カラフルなコーディングブロックを動かしながら、タブレットに自分のプログラムを読み込ませ、画面上で冒険を進めていくというものだ(手持ちのタブレットでコーディングブロックを読み込むにはタブレットのカメラを使用する。図2参照)。

【図2】

具体的な遊び方の例示として、図3を参照しながらみていこう。ここでは画面中央のキャラクタ(イチゴ好きの怪獣Awbieという名前らしい)を操作して、怪獣が位置しているマスを含めて3マス下にある2つのイチゴを収穫するミッションがあったとする。

【図3】

この場合、コーディングブロックを組み合わせて、図4のようなブロックを構成し、タブレットに読み込ませることで、キャラクタを3マス下に動かした後、右に1マス動かすという命令を実行させることができる。

【図4】

コーディングブロックには文字は書かれておらず、どのような言語圏の子供でも楽しめるようにデザインされている。現在発売されているスターターキットには、31個のコーディングブロックと3つのコーディングゲーム、タブレット台と収納ボックスがセットになって販売されている。

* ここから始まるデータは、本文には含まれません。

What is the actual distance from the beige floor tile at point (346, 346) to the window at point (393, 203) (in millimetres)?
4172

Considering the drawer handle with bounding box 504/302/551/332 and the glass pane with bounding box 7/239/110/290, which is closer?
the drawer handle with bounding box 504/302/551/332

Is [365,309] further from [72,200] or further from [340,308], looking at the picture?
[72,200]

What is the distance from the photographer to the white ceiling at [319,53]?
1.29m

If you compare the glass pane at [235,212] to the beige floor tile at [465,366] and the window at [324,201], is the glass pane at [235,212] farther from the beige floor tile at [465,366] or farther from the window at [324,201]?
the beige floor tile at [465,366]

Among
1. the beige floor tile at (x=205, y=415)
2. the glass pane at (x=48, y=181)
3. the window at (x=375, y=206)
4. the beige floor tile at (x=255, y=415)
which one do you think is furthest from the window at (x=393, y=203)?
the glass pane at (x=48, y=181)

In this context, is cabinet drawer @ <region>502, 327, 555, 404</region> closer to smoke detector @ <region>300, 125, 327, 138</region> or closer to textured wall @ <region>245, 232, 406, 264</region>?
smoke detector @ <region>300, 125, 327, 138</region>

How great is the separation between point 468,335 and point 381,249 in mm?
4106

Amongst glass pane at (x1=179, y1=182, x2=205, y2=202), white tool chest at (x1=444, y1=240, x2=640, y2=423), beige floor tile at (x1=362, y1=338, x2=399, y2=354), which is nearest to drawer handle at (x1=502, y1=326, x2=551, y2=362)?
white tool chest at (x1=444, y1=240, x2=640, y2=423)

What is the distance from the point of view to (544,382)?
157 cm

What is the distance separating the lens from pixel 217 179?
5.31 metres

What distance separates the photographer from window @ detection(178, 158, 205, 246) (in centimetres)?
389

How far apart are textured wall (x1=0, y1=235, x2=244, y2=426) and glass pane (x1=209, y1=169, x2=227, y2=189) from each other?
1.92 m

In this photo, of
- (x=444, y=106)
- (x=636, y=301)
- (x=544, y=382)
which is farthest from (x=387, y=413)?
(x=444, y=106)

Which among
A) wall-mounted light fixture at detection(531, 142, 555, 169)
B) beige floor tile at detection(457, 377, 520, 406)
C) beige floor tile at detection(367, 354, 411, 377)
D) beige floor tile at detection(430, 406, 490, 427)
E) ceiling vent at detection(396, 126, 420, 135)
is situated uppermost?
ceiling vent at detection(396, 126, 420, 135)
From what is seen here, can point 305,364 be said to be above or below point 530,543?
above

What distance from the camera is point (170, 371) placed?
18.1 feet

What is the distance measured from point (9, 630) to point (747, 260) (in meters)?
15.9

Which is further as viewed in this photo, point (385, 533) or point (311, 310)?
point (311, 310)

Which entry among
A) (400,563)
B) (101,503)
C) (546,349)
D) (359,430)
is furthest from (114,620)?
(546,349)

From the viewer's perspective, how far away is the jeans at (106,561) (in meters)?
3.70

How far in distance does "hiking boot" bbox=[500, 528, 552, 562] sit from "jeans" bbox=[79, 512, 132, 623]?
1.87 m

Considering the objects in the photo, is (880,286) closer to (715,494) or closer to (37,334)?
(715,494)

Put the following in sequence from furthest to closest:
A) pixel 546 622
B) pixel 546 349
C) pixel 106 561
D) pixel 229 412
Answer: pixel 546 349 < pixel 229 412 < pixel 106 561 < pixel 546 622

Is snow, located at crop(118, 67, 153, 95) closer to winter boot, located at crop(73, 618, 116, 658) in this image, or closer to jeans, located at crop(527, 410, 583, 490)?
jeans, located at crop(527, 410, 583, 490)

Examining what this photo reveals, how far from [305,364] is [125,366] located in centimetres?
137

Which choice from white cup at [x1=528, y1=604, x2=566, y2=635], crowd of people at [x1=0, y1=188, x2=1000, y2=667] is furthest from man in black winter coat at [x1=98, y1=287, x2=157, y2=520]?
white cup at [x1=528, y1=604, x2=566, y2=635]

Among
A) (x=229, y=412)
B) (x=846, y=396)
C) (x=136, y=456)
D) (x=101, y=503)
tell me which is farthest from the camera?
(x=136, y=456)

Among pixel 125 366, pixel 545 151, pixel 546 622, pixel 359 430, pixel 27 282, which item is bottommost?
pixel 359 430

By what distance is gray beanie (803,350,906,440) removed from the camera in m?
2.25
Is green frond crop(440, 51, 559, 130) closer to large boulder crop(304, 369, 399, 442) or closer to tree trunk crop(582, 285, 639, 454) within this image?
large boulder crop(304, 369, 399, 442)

本発明が具現化された「Osmo Coding」は、近年話題となっているSTEAM教育の入り口として最適な製品といえるだろう。

「創る」だけで終わらず「知る」、そして探求する!

本発明が具現化された「Osmo Coding」は、近年話題となっているSTEAM教育の入り口として最適ですね♪

発明の名称

Virtualized Tangible Programming

出願番号

US2021/118313A1

出願日

2020.12.30

出願人

Tangible Play, Inc.

<免責事由>
本解説は、主に発明の紹介を主たる目的とするもので、特許権の権利範囲(技術的範囲の解釈)に関する見解及び発明の要旨認定に関する見解を示すものではありません。自社製品がこれらの技術的範囲に属するか否かについては、当社は一切の責任を負いません。技術的範囲の解釈に関する見解及び発明の要旨認定に関する見解については、特許(知的財産)の専門家であるお近くの弁理士にご相談ください。